Today, soy covers approximately 19% of the surface of the province. Paraguay has one of the most unequal land distributions in the world: 2% of holdings (approximately 6400 farms) occupy 82% of the arable land, even though 42.3% of the population still lives in rural areas. 46.6% of the population still lives below the poverty line, and studies show that there is a direct relation between soy expansion and rural poverty.

The actions of campesino organizations in resistance are making things complicated for the expansion of agribusiness and its corrupt foundations. Since the Supreme Court confirmed the legitimacy of the land occupations in Tekojoja, soy farmers fear the possibility of a large campesino offensive to take back land throughout the Caaguazu region. The campesino struggle is based on the defense of culture and Paraguayan identity. But it is also global in scope, since confronts the interests of global agribusiness, and the domination of corporations like Monsanto, Syngenta, Pioneer, Cargill, ADM and others

An example of what can happen to those who don't go along with their own demise is the case of Antonio Almada.
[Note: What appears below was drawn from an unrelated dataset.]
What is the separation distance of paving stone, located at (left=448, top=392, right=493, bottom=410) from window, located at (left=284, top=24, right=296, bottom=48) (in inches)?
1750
Almada left his house one night in the end of May in the company of a "friend." He was found dead the next day at the border of Highway 10 at approximately 1000 metres of his house.

The assistant district attorney of Curuguaty concluded in his report that the cause of death was a traffic accident. Nevertheless the family members say that Antonio Almada was tortured, shot and murdered. His corpse showed marks of beatings, ripped out nails, his genital organ totally torn away, and a bullet whole in the neck.

Some people living in the area afterwards said that they heard shouting in an abandoned house. Later at the house they also found blood stains and nails.

Sound like a traffic accident to you?

Earlier this month campesino activists accused US marines of the Southern Command stationed in their country and paramilitaires (including the government sponsored Guard of Citizen Security) of involvement in the disappearances of thirty individuals in previous four weeks.

The following is from Latinamerica Press.


Rural activists at risk
Gustavo Torres. Aug 2, 2007

The politically powerful and traffickers may be behind a series of murders and disappearances of campesino leaders.

Rural poverty in Paraguay is strongly linked to large-scale agriculture and major land owners. As social protest becomes criminalized, rural workers here are facing increasing danger, and even death.

The export-oriented development model based on agriculture present in Paraguay leaves large areas of land in the hands of very few individuals or companies, which not only affects campesino communities but also indigenous ones who face the loss of their land and forced displacement.

Large plantations are also managed by illegal groups — often tied to the political class — where there are marijuana fields and clandestine runways for contraband trafficking, including the illegal logging trade.

To the thousands of campesinos who leave their rural homelands every year for the sprawling shantytowns in urban centers in Paraguay or abroad — according to some studies 30 percent of the Paraguayan population has already emigrated — they face disappearances and even murder for trying to occupy unused lands, or blocking roads to voice their problems, including the country’s massive soy monoculture. Local drug trafficking rings and illegal logging on nature reserves are also among their complaints.

A high death toll
More than 100 campesinos have been killed in the fight for access to land since the fall of the 1954-89 Alfredo Stroessner dictatorship, says Maguiorina Balbuena, one of the founders of the Paraguayan Campesino Movement in 1980 and the National Coordinating Group of Rural and Indigenous Women in 1999.

Only one of these killings has resulted in a conviction. Peasant leader Esteban Balbuena’s killer was sentenced to 10 years in prison.
The rest have gone unpunished.

Maguiorina Balbuena points to the murder of 25-year-old Antonio Almada, a rural youth leader who was a member of the Paraguayan Campesino Movement in the department of Canindeyú near the border with Brazil. On May 26 of this year, he was ambushed in his hometown, and tortured to death. His body was found 1,000 meters from his home, on a nearby road. The state attorney ruled the crime a traffic accident. His relatives, however, reported that his body had been beaten.

“His nails were pulled off, his genitals were blown off and he had a bullet hole in his neck. Several neighbors said they heard screams from a nearby abandoned house that night, where they found blood,” reported the Secretariat for International Relations of the Popular Socialist Convergence Party. The victim was a departmental member.

Faced with pressure from campesina organizations demanding justice, the state prosecutor has reopened the case.